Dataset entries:
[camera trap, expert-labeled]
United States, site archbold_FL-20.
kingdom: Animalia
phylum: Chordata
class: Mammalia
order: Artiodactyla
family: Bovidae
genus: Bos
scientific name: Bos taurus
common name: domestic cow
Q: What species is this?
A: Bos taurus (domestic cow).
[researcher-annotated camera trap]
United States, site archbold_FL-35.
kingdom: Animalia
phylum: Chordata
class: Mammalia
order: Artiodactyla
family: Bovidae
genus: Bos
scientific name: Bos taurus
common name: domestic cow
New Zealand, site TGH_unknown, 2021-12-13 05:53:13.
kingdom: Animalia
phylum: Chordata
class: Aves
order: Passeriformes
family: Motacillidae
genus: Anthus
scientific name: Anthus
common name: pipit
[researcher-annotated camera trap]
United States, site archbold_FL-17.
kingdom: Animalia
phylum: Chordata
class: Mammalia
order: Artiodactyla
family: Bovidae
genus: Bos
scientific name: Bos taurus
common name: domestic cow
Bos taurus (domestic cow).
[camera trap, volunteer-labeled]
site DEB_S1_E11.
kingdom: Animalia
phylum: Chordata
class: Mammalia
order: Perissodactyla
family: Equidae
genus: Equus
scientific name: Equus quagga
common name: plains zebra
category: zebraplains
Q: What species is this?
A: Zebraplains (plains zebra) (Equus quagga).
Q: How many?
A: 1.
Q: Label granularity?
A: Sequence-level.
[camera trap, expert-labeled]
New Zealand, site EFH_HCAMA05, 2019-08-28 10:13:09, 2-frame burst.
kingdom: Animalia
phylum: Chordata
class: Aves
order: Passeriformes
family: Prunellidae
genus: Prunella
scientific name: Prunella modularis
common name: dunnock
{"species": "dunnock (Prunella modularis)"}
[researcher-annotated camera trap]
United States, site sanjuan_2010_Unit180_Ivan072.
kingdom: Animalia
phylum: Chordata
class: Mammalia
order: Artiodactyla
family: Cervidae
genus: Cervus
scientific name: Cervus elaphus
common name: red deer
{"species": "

__Your task__. Please write out the entries exactly, keeping every line intact.

__Response for this exercise__.
[camera trap, expert-labeled]
United States, site archbold_FL-20.
kingdom: Animalia
phylum: Chordata
class: Mammalia
order: Artiodactyla
family: Bovidae
genus: Bos
scientific name: Bos taurus
common name: domestic cow
Q: What species is this?
A: Bos taurus (domestic cow).
[researcher-annotated camera trap]
United States, site archbold_FL-35.
kingdom: Animalia
phylum: Chordata
class: Mammalia
order: Artiodactyla
family: Bovidae
genus: Bos
scientific name: Bos taurus
common name: domestic cow
New Zealand, site TGH_unknown, 2021-12-13 05:53:13.
kingdom: Animalia
phylum: Chordata
class: Aves
order: Passeriformes
family: Motacillidae
genus: Anthus
scientific name: Anthus
common name: pipit
[researcher-annotated camera trap]
United States, site archbold_FL-17.
kingdom: Animalia
phylum: Chordata
class: Mammalia
order: Artiodactyla
family: Bovidae
genus: Bos
scientific name: Bos taurus
common name: domestic cow
Bos taurus (domestic cow).
[camera trap, volunteer-labeled]
site DEB_S1_E11.
kingdom: Animalia
phylum: Chordata
class: Mammalia
order: Perissodactyla
family: Equidae
genus: Equus
scientific name: Equus quagga
common name: plains zebra
category: zebraplains
Q: What species is this?
A: Zebraplains (plains zebra) (Equus quagga).
Q: How many?
A: 1.
Q: Label granularity?
A: Sequence-level.
[camera trap, expert-labeled]
New Zealand, site EFH_HCAMA05, 2019-08-28 10:13:09, 2-frame burst.
kingdom: Animalia
phylum: Chordata
class: Aves
order: Passeriformes
family: Prunellidae
genus: Prunella
scientific name: Prunella modularis
common name: dunnock
{"species": "dunnock (Prunella modularis)"}
[researcher-annotated camera trap]
United States, site sanjuan_2010_Unit180_Ivan072.
kingdom: Animalia
phylum: Chordata
class: Mammalia
order: Artiodactyla
family: Cervidae
genus: Cervus
scientific name: Cervus elaphus
common name: red deer
{"species": "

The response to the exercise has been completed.